* Begin EXTRACTED TEXT *

Re: testing framework for MVCC & vacuum (freeze) & heap_page_prune etc.

From: Andy Fan <zhihuifan1213(at)163(dot)com>
To: PostgreSQL-development <pgsql-hackers(at)postgresql(dot)org>
Subject: Re: testing framework for MVCC & vacuum (freeze) & heap_page_prune etc.
Date: 2024-12-10 03:42:52
Message-ID: 87ldwoxkxv.fsf@163.com
Views: Raw Message | Whole Thread | Download mbox | Resend email
Thread:
Lists: pgsql-hackers

Andy Fan <zhihuifan1213(at)163(dot)com> writes:

> Hi,
>
> I'm willing to design one myself
> but it would be better have a ask first to see if there is some existing
> excellent project I can start with and contribute to.

Just to show that I'm not a person who taking things for granted, this is
my draft in this topic. I know there are lots of things missed and much
more details need to be think more, that's why I was asking if we have
existing project.

====
Key Concepts:

* MVCC
- xmin (insert, update)
- xmax (delete, update, select for update, epq query)
- CommandId
(insert/update/delete -> query)
- committs (xmin/xmax)

XID may be a state of in-progress, committed/aborted, 2pc prepared.

When during scanning tuple within a snapshot,

challenge 1: transaction stage changes:
(a) new xid. (in-progress)
(b) in-progress -> commit.

* End EXTRACTED TEXT *
* Begin DATA SHOWN *

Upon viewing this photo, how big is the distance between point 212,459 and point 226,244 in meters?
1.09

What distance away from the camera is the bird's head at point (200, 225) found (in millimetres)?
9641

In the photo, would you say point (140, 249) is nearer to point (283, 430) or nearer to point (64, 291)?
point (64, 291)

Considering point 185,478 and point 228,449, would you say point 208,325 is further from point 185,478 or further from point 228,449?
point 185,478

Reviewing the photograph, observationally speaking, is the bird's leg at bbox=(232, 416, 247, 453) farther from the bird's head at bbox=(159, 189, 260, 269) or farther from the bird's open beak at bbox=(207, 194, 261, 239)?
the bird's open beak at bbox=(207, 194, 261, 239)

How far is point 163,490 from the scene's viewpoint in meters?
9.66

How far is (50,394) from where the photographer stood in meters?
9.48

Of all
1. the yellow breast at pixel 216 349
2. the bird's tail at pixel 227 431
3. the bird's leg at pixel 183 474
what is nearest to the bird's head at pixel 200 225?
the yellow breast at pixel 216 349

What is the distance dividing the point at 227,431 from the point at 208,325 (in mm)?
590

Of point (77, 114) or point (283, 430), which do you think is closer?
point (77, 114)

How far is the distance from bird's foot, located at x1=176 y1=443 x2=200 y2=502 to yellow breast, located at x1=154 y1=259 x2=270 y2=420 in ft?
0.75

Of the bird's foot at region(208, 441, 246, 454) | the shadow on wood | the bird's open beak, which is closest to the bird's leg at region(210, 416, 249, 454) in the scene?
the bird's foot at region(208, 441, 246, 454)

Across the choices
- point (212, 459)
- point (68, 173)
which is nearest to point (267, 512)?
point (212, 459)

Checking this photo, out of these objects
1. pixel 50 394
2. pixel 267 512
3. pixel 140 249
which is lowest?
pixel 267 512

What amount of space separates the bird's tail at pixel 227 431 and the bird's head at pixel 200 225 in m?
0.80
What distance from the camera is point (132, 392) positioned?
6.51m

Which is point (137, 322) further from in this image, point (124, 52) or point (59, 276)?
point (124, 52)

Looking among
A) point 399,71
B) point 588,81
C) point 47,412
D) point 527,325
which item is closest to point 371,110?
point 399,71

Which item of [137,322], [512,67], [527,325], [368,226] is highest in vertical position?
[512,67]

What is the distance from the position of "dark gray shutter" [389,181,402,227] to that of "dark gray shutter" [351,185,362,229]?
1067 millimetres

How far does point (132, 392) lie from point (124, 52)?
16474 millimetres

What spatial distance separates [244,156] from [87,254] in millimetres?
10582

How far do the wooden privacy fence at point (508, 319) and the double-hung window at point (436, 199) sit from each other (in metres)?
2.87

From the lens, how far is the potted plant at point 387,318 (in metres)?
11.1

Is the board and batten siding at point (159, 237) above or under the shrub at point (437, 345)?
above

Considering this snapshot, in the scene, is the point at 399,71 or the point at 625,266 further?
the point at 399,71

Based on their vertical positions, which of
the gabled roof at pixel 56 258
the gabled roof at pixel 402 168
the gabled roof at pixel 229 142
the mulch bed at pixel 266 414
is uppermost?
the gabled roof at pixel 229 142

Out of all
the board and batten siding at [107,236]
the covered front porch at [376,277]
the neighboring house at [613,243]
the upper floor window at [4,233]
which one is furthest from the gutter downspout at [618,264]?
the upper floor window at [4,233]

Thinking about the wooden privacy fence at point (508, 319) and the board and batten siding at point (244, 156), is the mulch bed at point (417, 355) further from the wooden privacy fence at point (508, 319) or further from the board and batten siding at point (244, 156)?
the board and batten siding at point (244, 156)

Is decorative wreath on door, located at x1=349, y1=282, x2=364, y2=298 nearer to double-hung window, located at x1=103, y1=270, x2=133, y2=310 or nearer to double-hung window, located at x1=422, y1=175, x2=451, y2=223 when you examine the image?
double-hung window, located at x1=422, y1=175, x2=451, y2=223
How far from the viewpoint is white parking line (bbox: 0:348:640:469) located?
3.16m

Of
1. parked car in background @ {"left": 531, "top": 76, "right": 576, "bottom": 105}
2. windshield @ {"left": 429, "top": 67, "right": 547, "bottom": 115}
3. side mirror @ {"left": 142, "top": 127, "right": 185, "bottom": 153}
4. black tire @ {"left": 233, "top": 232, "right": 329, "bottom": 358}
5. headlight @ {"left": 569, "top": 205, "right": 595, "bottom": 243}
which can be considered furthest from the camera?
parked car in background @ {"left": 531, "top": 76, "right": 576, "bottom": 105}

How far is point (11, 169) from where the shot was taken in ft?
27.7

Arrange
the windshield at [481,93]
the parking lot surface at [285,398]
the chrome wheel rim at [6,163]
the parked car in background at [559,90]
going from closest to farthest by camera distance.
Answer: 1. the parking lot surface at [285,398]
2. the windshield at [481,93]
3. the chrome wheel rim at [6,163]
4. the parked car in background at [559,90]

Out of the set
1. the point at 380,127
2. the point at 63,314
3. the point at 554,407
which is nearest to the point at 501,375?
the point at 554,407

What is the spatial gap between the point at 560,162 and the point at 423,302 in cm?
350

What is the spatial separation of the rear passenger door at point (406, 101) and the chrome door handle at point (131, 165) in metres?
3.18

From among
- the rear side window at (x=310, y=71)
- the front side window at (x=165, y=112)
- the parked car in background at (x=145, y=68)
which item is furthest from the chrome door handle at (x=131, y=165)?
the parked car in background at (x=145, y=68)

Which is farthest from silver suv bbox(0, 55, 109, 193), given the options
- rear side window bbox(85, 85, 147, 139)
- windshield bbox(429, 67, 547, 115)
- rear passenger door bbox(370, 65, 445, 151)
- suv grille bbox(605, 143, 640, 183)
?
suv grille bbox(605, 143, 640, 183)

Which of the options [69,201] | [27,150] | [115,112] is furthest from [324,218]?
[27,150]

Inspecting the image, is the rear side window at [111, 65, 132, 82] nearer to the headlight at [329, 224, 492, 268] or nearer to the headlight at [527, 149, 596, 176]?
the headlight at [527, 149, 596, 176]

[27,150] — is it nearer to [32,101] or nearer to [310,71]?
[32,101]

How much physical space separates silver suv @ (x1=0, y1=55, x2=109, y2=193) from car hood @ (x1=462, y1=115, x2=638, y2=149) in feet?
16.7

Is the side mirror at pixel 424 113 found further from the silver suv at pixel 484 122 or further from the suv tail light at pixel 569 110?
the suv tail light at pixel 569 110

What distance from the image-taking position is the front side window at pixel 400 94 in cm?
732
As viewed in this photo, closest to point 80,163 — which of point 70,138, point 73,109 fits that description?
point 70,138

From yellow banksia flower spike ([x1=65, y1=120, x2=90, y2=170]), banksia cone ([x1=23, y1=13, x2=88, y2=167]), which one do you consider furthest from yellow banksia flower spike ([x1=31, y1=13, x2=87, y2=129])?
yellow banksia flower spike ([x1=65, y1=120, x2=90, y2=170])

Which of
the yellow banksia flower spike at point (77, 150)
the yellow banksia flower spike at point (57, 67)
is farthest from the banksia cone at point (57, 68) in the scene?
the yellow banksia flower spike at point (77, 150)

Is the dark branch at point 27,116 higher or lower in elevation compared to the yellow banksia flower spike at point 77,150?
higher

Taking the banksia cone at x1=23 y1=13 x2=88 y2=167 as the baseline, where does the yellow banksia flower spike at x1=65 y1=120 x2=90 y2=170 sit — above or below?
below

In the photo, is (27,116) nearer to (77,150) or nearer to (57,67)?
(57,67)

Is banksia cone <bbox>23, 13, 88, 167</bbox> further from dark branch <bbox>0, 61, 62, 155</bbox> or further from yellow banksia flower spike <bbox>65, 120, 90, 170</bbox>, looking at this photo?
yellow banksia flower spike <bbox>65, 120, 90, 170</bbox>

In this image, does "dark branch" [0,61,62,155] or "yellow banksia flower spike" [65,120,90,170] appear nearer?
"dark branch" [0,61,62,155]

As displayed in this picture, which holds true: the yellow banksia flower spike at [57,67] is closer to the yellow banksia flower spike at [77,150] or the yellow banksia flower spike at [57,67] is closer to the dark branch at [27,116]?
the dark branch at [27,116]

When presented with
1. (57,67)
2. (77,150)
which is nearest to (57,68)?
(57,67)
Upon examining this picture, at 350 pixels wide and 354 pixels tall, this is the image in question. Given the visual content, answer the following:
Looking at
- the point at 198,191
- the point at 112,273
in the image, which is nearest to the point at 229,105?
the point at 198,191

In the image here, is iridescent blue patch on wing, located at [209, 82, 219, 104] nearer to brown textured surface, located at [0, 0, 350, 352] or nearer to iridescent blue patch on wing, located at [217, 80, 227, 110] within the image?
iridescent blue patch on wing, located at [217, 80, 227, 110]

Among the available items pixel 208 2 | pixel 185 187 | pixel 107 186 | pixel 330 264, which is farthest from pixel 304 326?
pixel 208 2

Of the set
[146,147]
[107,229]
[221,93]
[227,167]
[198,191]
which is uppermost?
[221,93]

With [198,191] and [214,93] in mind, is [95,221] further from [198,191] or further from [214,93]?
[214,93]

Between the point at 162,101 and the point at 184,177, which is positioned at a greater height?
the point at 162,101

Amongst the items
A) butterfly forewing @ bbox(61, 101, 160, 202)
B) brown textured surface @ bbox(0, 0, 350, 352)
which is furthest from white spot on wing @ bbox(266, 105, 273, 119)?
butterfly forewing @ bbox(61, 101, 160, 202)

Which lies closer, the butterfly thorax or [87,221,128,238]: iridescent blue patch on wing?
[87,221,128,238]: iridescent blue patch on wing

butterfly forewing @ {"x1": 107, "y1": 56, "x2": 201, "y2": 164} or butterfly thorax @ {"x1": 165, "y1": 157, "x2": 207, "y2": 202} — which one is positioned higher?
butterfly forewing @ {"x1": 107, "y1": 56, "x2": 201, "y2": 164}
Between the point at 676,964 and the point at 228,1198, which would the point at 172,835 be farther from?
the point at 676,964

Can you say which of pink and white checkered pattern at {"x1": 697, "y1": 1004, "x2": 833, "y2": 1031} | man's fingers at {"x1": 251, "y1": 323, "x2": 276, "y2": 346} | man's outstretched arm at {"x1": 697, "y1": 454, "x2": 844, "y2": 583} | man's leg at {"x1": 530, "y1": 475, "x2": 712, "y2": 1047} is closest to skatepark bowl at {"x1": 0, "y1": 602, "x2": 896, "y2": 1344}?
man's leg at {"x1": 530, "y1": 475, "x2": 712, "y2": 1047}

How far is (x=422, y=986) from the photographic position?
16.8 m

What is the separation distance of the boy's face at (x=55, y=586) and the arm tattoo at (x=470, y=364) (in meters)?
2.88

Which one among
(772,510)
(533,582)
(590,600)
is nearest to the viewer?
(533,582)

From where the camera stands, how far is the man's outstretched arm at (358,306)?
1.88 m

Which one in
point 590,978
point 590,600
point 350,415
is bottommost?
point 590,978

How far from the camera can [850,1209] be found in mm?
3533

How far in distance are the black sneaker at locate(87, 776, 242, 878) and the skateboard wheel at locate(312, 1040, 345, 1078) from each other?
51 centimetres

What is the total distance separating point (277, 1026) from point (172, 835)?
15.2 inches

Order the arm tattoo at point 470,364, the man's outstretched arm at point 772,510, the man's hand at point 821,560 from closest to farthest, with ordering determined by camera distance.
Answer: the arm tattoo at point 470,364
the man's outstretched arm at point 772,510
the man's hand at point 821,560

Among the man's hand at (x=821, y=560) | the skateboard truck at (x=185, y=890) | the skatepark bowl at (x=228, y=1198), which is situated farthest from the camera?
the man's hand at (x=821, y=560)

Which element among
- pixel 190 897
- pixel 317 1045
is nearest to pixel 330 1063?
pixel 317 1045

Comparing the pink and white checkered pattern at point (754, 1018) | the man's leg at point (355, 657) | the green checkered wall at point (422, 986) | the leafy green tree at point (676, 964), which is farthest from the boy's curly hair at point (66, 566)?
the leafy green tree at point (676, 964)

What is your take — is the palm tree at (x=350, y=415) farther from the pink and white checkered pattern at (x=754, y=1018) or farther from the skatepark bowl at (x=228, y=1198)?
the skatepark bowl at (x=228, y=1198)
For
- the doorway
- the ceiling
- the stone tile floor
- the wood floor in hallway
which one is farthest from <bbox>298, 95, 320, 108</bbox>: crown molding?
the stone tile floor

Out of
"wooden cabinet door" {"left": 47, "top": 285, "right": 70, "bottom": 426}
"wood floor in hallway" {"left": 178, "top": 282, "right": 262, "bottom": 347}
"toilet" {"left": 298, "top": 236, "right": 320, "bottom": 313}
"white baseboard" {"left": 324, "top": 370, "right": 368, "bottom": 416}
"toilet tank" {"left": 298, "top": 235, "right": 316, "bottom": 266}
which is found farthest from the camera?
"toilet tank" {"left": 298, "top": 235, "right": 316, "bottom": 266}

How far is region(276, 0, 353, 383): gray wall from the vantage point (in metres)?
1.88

* End DATA SHOWN *

- **SET TASKS**:
1. In the mailing-list post about a testing framework for MVCC, which states can an XID be in?
2. Continue the mailing-list post about a testing framework for MVCC from its last line.
The records are separate material and are unrelated to the mailing-list post.

- **RESULTS BY TASK**:
1. An XID may be in-progress, committed/aborted, or 2pc prepared.

2.
(c) in-progress -> abort
(d) new xid -> commit/abort.

Challenge 2: The old version deleted by hot update prune or vacuum.

hot update prune need hot update query.

We may also have sub-transaction, sub-transaction can be tested with
"statement_level_txn".

We also need to review the above on standby (hot-standby case)

todo: xid state crash recovery
todo: xid stage on standby (read-only).
todo: multiple IDs in each transaction.

* vacuum, freeze.

Besides the MVCC works correctly, we also need the vacuum & freeze works
correctly.

vacuum_freeze.sql. -- run 'vacuum (freeze) w;' randomly.

* error detection:

check_cnt.sql -- Check if the table count is 10000 rows all the time.
we inject random sleep time after fetching each tuple to simulate long
query, this leave the enough time for others to change their transaction
stage or prune the dead tuple etc.

check_diff.sql -- Check the result and check if it have 1...10000 IDs,
only used for troubleshooting. random sleep time is there already.

check_vacuum_freeze.sql: -- a PGSQL function to check the
pg_stat_user_tables.n_xxx. pg_class.relfrozenxid/relminmxid, they
should be able to advance after some period. If it not, some WARNING
should be added.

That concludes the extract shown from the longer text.